It was noted that the Philippines yield of mango was among the lowest in the ASEAN. At only 4.55 tons per hectare in 2010, this was only about 40% of the yield of Cambodia and 35% that of Indonesia.
The Philippines performance in agro-food exports lags behind its ASEAN peers and far from global averages. The country's productivity of many agricultural crops registered yields below global average.
In the recent book written by Prof. Rolando Dy, Ph.D '' the Business of Agribusiness: from the Roots to the Fruits'', he cited that the gaps vary widely from product to product. There is an 80% gap with Vietnam for coffee yield: the Philippines is barely 300 kilos green beans a hectare versus some 2,000 kilos in Vietnam. There is a 20% differential for palay: it is four tons per hectare for irrigated areas compared to over five tons in Vietnam. The average oil yield of coconut (500 kilos per hectare) is barely 10% of the average mature yield of oil palm (4,500 per hectare).

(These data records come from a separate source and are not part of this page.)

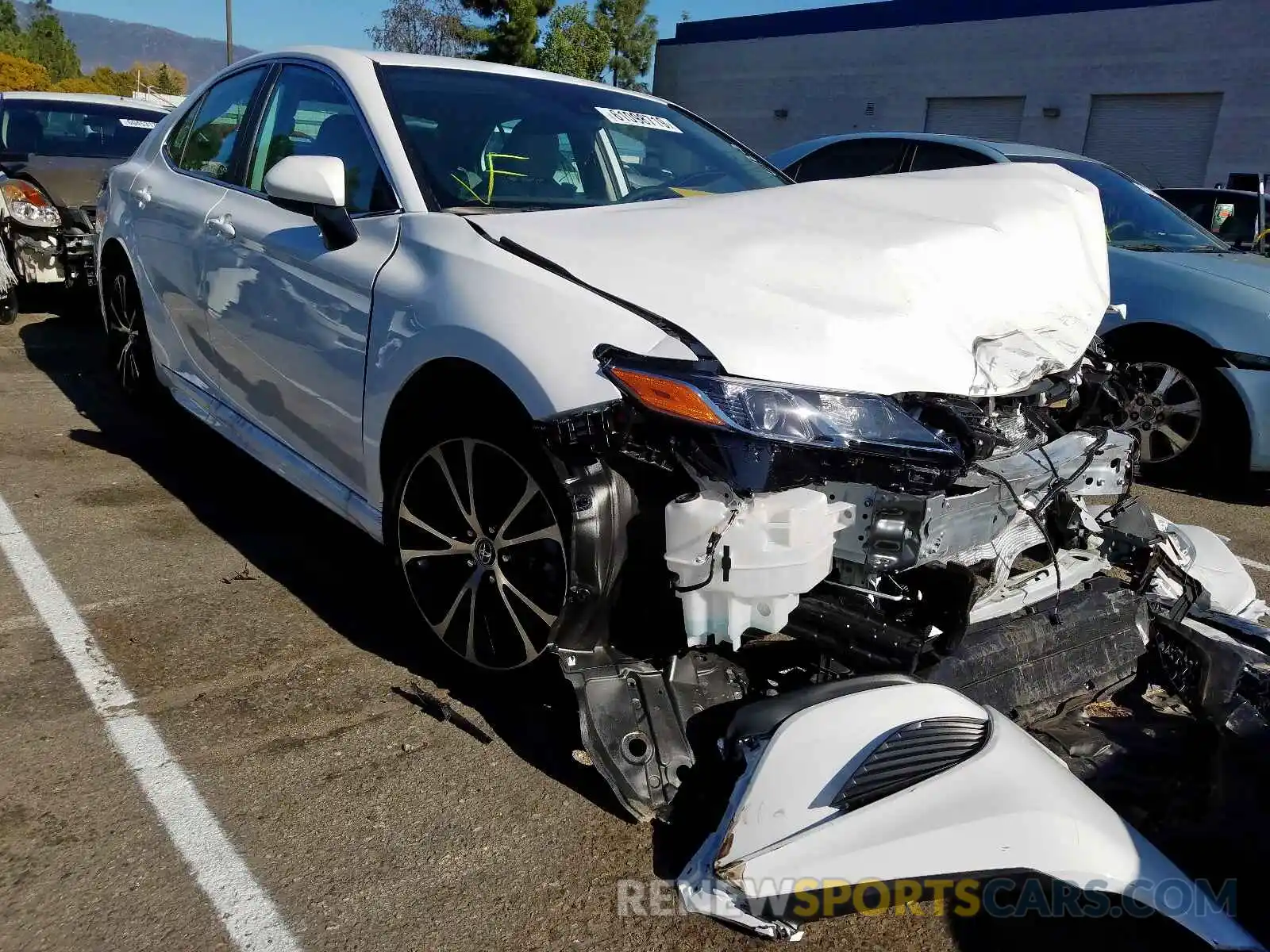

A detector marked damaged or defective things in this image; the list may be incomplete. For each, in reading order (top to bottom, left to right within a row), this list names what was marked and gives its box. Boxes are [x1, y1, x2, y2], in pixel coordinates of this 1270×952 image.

crumpled hood [2, 156, 115, 209]
crumpled hood [479, 166, 1111, 397]
broken headlight [600, 351, 959, 466]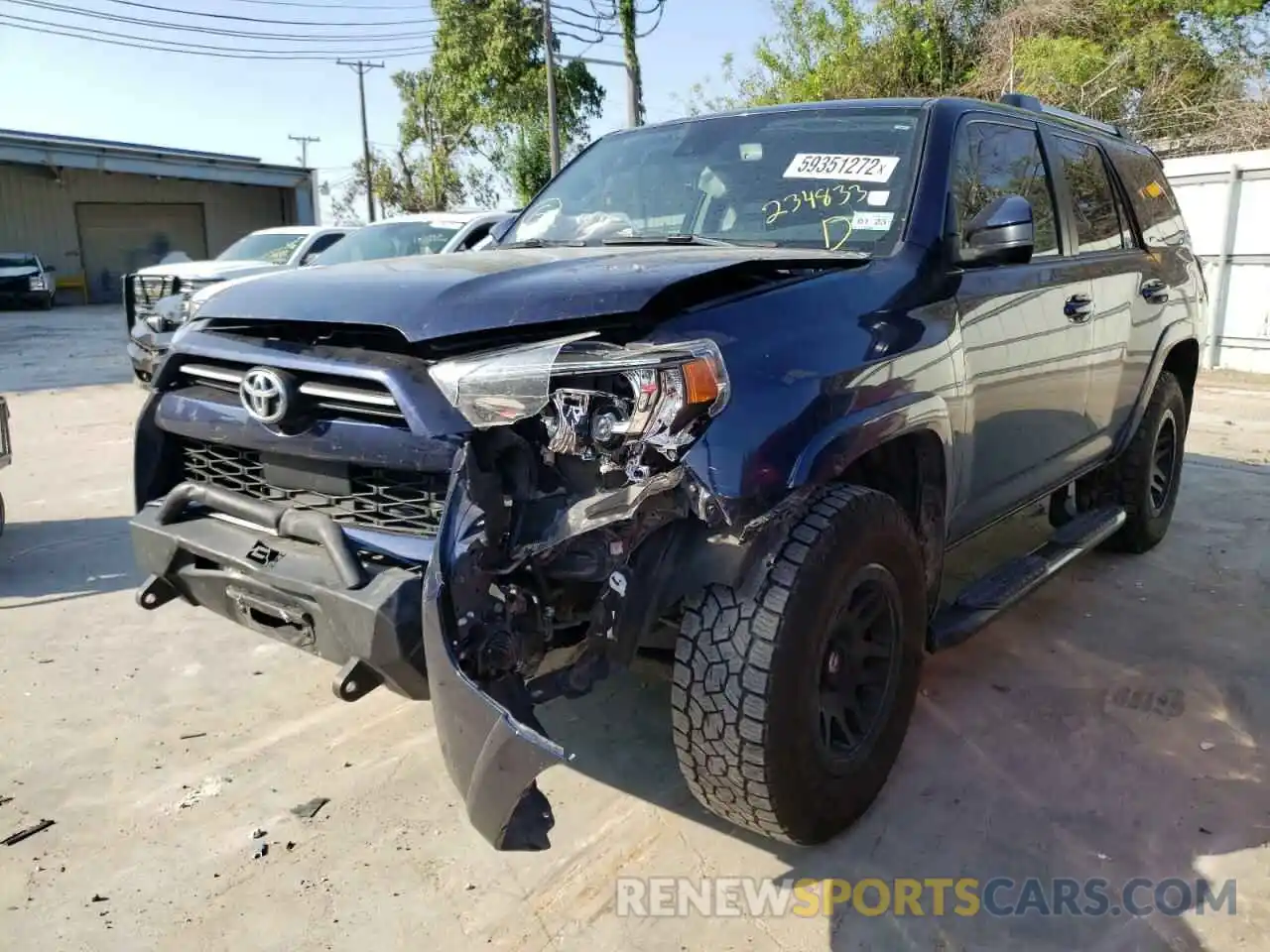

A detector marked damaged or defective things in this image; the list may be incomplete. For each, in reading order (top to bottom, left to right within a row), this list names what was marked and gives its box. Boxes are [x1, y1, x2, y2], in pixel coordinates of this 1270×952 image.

damaged front end [421, 332, 731, 848]
broken headlight [429, 332, 731, 467]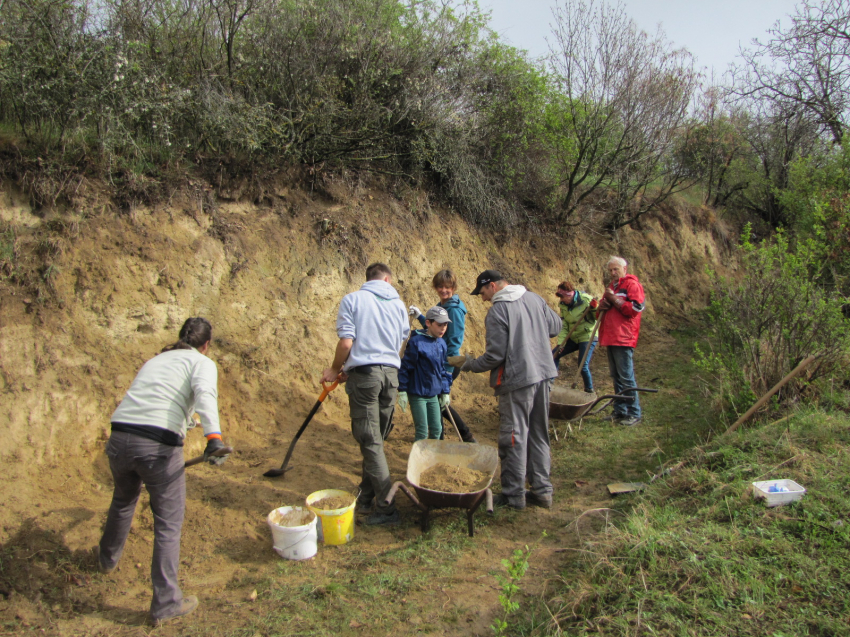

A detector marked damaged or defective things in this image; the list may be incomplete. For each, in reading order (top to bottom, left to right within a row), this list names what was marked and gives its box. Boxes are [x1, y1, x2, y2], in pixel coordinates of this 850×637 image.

rusty wheelbarrow tray [548, 386, 660, 420]
rusty wheelbarrow tray [384, 438, 496, 536]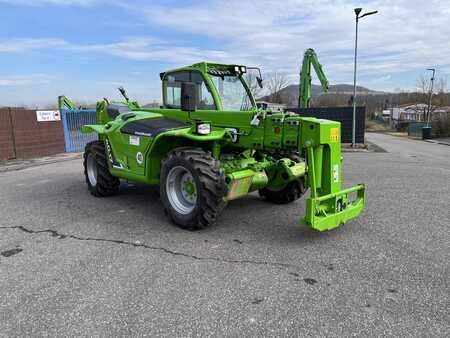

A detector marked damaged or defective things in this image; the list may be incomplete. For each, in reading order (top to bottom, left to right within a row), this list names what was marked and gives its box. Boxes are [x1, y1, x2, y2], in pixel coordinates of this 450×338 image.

cracked asphalt [0, 133, 448, 336]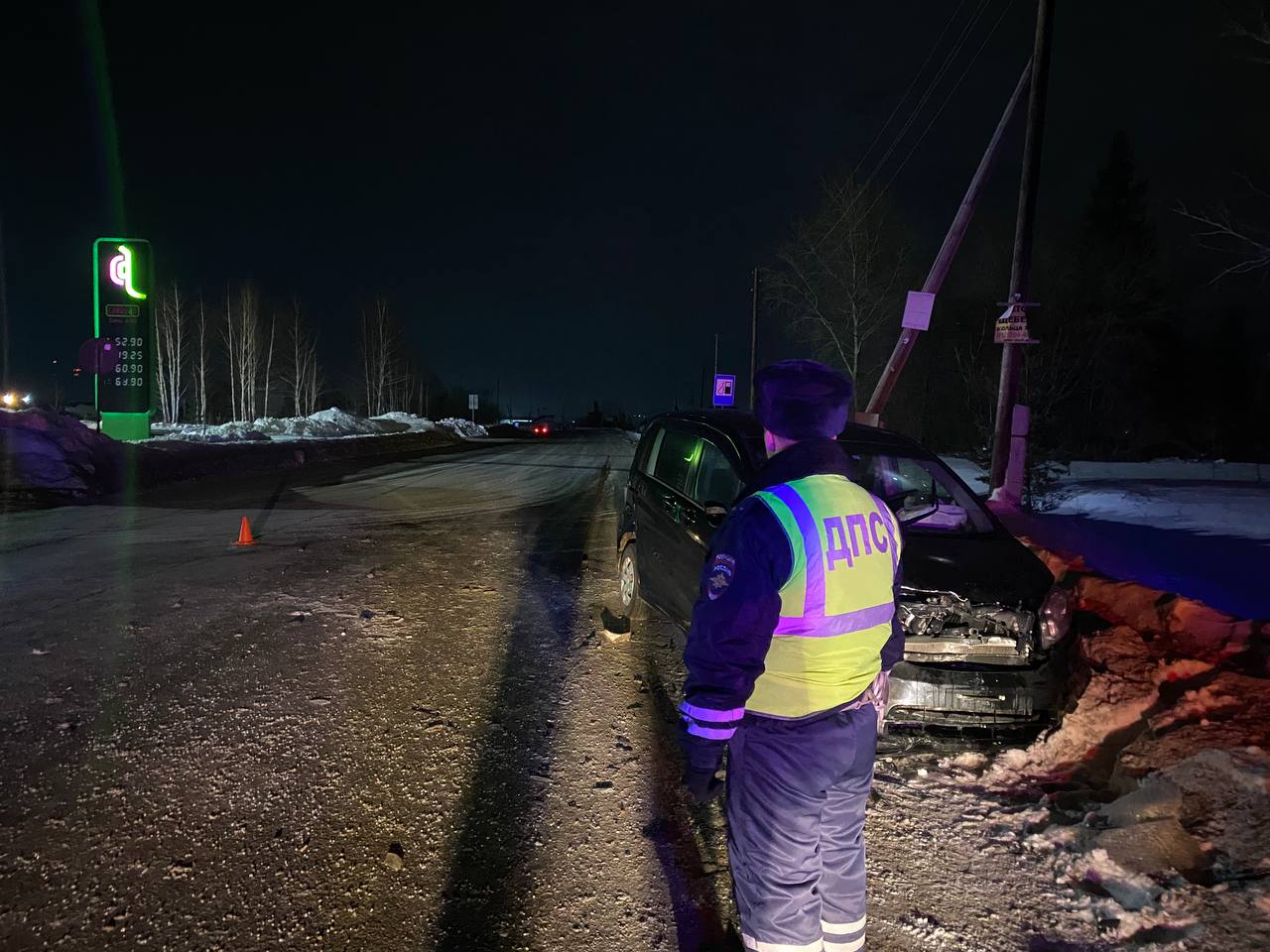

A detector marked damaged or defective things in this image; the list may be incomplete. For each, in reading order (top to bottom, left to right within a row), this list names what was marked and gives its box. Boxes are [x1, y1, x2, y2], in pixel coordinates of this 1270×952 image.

damaged black car [614, 411, 1072, 736]
broken front bumper [883, 659, 1072, 736]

''The market is not necessarily the compelling constraint in most of the products. It is supply constraints, which are first, farm productivity, second, land and water access and third, the logistics from farm to market. They affect the throughput within the agribusiness system singularly or in combination'' according to Dr. Dy.
Moreover, there is need to address the immediate problem of the increasing costs of sugar and the spiraling cost of power which are critical components affecting the costs of processed food products including drinks and beverages. The power cost in the Philippines is among the highest in Asia. These impacts on the cost of primary processing like drying, storage and of course processing.